• What the task asks: Can you rewrite everything from the start of the rows down to the line containing "140L391 149V153H413V149L428 145V131H423V121L405", swapping "results" for "outputs" and leaving everything else the same?
========================================================================
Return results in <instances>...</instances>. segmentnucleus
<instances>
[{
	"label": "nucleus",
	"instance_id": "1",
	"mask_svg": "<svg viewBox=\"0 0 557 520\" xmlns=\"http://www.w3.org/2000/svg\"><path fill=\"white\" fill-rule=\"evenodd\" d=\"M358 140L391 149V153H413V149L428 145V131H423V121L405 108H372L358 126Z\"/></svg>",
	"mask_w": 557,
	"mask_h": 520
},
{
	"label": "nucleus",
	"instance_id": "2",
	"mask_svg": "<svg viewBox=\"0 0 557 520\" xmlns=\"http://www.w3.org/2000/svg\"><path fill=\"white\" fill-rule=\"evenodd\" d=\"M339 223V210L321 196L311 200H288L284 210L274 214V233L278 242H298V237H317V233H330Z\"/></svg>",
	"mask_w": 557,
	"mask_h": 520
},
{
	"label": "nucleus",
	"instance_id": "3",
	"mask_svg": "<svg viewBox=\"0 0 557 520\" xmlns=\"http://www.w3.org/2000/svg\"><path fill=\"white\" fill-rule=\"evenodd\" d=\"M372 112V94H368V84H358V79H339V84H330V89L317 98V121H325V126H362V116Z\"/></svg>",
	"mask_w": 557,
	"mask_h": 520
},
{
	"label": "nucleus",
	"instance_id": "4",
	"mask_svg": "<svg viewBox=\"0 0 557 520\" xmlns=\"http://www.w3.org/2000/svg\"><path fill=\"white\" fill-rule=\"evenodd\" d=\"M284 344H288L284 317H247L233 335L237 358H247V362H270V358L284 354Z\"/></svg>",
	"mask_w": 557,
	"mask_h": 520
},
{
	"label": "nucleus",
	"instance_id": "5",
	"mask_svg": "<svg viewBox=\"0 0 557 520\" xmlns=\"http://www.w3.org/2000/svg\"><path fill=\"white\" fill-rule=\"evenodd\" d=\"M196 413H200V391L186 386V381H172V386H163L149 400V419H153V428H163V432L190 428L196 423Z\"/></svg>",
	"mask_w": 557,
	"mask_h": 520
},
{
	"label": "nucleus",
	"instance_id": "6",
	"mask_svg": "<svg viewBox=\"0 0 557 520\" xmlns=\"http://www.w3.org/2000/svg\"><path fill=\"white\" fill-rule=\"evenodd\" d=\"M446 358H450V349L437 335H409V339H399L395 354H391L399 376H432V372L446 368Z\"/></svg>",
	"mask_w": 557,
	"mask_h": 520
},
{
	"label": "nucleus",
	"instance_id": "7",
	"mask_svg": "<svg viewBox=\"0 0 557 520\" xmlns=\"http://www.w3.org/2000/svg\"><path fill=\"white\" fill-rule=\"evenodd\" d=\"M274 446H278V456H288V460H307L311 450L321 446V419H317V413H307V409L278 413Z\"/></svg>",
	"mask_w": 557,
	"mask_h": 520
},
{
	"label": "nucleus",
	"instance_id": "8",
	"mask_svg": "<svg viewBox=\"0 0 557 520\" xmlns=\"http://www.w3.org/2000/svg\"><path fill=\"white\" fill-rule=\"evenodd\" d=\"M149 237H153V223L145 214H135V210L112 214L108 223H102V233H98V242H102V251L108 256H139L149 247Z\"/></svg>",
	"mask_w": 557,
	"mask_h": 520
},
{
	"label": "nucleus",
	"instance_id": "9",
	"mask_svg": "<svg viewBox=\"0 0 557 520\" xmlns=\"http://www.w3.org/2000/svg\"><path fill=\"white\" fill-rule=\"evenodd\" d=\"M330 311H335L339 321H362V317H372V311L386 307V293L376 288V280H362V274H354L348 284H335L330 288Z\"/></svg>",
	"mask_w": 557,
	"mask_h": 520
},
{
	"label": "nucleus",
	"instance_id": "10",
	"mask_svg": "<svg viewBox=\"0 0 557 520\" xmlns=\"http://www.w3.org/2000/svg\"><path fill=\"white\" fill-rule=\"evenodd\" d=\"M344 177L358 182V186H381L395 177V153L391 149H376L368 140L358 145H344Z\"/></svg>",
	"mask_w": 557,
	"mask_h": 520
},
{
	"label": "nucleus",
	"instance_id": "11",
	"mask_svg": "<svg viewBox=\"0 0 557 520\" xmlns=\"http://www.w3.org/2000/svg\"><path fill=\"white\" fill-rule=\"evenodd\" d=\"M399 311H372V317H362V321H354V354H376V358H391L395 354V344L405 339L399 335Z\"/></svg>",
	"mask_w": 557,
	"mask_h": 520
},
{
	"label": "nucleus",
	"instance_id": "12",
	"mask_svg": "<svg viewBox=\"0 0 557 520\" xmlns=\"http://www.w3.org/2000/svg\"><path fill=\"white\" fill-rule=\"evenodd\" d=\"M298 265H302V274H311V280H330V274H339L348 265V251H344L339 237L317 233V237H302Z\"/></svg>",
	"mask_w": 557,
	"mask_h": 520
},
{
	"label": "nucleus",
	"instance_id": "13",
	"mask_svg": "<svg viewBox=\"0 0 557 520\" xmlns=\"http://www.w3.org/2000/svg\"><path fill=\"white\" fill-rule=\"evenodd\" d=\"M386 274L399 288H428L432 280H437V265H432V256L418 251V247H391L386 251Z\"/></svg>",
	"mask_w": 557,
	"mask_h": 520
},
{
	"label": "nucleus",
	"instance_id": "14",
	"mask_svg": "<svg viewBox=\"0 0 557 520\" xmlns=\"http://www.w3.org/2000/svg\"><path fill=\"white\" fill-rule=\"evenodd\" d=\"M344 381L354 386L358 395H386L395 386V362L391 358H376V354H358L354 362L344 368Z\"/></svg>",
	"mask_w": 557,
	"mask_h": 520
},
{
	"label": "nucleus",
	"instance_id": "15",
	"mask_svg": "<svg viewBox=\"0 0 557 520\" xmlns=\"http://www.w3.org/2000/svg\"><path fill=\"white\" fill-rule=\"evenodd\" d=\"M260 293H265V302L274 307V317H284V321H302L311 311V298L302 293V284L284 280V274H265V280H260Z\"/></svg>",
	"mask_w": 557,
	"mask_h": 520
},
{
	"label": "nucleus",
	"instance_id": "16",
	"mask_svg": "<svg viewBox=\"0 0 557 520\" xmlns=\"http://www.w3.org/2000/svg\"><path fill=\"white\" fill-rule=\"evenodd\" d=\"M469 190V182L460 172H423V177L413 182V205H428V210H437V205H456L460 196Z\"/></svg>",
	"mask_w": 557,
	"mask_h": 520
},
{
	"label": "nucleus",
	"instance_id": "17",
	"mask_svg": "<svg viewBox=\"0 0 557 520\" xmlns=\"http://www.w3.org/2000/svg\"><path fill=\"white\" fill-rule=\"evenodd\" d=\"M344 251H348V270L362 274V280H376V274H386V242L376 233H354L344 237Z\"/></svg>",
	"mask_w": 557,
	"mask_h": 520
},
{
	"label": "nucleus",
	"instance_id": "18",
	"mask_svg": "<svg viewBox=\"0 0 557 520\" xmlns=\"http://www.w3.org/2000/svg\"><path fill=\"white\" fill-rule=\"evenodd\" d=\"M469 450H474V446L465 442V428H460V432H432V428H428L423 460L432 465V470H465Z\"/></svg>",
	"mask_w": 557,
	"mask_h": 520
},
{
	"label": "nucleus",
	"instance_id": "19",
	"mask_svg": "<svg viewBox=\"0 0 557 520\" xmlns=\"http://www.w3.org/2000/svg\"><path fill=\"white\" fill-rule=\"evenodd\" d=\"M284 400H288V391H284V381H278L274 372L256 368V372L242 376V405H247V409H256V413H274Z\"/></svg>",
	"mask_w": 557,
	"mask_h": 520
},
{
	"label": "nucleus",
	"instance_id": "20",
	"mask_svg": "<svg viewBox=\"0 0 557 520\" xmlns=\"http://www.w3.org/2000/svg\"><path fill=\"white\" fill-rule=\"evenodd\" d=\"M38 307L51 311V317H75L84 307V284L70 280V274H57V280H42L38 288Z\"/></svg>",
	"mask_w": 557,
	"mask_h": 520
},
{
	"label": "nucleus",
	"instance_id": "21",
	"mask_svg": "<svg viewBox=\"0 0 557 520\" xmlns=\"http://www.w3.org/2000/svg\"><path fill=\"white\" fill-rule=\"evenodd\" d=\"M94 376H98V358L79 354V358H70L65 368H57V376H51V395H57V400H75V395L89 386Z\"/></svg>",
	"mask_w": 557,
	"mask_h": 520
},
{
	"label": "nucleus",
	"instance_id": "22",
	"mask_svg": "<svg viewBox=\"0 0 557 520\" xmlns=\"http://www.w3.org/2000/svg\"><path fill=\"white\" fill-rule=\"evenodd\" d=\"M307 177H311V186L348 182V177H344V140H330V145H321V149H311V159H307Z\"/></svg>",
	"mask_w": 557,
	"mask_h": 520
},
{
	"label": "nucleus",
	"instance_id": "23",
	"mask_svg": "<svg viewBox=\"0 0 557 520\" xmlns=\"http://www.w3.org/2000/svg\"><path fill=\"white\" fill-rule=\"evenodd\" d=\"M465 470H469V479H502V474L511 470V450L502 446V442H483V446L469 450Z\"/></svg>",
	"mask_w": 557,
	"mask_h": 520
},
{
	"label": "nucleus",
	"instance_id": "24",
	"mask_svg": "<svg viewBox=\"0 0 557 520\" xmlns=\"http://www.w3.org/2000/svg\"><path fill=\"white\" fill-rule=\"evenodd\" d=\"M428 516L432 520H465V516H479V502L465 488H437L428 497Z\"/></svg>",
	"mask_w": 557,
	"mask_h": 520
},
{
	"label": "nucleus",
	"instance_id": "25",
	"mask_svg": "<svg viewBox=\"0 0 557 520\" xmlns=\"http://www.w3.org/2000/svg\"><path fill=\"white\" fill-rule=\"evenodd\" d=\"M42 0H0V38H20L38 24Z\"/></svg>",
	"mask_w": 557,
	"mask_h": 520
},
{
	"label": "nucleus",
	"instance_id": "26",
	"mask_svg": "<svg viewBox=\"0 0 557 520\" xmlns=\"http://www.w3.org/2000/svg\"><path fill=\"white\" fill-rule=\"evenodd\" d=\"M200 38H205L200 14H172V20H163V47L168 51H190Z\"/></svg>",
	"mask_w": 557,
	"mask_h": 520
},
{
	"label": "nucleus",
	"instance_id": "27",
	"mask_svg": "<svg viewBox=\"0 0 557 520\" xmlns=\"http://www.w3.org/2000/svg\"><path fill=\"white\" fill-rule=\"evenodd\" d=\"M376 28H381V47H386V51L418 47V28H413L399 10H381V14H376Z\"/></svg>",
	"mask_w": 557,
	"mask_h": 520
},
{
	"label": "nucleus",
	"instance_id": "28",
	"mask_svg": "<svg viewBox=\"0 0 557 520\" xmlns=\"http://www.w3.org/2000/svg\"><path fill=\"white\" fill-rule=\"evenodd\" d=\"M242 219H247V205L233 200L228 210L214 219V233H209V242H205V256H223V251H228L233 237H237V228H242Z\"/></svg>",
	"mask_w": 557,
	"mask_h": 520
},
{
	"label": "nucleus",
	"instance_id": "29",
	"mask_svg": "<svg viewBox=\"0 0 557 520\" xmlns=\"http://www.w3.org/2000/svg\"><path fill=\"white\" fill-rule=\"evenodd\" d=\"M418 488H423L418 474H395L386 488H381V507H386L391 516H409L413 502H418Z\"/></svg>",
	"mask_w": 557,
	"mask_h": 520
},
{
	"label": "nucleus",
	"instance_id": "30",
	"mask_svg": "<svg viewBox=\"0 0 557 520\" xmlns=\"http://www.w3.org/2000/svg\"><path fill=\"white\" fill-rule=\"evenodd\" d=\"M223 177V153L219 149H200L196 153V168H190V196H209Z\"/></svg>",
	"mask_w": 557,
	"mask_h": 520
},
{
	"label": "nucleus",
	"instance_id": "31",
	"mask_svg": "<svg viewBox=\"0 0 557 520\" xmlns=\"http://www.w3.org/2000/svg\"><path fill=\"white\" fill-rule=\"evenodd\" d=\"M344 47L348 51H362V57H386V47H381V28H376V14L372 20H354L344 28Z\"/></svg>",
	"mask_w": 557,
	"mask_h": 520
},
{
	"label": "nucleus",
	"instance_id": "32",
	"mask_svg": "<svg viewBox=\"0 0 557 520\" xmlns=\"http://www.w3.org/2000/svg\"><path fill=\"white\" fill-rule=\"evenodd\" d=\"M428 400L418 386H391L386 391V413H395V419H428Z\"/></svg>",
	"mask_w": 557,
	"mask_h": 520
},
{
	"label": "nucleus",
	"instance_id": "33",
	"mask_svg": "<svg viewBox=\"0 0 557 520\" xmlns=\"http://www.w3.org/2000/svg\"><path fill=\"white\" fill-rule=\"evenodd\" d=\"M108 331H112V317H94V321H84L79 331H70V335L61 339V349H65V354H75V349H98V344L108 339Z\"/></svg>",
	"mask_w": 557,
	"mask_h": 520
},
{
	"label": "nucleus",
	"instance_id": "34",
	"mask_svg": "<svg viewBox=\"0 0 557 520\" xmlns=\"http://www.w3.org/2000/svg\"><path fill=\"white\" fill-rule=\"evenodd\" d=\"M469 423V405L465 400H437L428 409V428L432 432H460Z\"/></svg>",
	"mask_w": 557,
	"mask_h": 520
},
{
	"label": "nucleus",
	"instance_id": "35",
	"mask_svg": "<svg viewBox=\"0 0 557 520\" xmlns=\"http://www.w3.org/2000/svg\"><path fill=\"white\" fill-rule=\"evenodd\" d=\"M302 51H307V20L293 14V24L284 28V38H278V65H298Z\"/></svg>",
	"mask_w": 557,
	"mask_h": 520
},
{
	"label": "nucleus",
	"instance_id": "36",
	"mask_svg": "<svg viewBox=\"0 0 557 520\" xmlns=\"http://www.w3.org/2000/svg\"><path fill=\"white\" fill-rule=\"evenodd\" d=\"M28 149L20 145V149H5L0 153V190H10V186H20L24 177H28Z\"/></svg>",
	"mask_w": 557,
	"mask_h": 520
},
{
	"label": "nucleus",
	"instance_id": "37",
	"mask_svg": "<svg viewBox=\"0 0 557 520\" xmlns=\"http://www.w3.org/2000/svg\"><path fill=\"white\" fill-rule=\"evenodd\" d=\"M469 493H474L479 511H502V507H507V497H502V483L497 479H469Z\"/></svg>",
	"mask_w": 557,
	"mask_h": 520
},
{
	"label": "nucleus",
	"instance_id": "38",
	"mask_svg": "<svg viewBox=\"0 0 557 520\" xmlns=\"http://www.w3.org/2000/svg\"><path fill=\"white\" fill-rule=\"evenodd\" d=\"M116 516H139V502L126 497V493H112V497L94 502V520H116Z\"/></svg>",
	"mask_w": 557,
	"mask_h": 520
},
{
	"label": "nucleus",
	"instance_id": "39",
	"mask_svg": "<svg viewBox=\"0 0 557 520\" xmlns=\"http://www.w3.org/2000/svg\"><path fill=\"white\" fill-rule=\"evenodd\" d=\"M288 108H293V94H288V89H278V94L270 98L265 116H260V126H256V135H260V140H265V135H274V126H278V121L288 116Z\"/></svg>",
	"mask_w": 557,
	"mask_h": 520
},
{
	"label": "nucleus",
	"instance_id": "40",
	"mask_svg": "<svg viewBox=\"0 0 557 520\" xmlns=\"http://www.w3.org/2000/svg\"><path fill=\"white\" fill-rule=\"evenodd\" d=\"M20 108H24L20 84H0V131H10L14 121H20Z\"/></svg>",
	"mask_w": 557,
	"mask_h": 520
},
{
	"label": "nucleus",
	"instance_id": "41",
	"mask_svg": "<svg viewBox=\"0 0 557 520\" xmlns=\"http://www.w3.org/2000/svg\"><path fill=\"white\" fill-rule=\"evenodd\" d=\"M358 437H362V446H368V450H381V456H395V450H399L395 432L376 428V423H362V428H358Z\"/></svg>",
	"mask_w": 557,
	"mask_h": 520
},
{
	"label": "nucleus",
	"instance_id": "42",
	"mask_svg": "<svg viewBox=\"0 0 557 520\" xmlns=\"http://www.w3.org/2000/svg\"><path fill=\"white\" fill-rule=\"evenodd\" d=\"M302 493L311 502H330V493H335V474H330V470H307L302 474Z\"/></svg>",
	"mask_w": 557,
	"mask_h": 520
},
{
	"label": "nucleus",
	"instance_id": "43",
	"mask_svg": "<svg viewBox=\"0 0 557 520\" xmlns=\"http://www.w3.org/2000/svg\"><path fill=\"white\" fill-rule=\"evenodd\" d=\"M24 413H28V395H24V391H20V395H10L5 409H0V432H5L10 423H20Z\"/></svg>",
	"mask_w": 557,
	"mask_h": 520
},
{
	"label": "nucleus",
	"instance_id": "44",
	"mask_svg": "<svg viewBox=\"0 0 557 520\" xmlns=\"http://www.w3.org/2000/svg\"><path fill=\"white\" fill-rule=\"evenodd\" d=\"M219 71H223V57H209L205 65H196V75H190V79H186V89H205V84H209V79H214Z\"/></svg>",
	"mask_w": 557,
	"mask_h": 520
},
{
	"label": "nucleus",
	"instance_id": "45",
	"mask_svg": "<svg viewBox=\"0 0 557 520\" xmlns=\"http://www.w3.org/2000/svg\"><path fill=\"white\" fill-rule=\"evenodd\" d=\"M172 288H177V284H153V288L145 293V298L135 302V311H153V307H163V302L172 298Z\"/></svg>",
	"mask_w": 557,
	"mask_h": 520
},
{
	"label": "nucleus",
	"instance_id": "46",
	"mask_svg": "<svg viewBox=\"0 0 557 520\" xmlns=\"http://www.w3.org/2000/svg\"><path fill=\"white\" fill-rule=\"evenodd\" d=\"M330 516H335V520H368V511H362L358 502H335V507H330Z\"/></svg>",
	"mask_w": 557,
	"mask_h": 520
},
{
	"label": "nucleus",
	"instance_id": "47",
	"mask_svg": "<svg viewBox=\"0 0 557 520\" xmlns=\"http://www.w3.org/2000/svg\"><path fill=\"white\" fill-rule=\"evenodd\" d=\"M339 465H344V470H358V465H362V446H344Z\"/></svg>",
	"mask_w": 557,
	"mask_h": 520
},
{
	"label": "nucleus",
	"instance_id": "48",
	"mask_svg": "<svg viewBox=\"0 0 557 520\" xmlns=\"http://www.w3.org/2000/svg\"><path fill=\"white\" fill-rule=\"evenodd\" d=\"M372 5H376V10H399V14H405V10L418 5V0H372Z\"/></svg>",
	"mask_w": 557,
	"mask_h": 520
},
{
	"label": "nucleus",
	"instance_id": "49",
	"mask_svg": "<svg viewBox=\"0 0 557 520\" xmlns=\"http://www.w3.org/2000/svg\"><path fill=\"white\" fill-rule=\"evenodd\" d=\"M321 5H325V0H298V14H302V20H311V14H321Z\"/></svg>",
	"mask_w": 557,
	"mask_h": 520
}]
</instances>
========================================================================
• Problem solution:
Return outputs in <instances>...</instances>. segmentnucleus
<instances>
[{
	"label": "nucleus",
	"instance_id": "1",
	"mask_svg": "<svg viewBox=\"0 0 557 520\" xmlns=\"http://www.w3.org/2000/svg\"><path fill=\"white\" fill-rule=\"evenodd\" d=\"M358 140L391 149V153H413V149L428 145V131H423V121L405 108H372L358 126Z\"/></svg>",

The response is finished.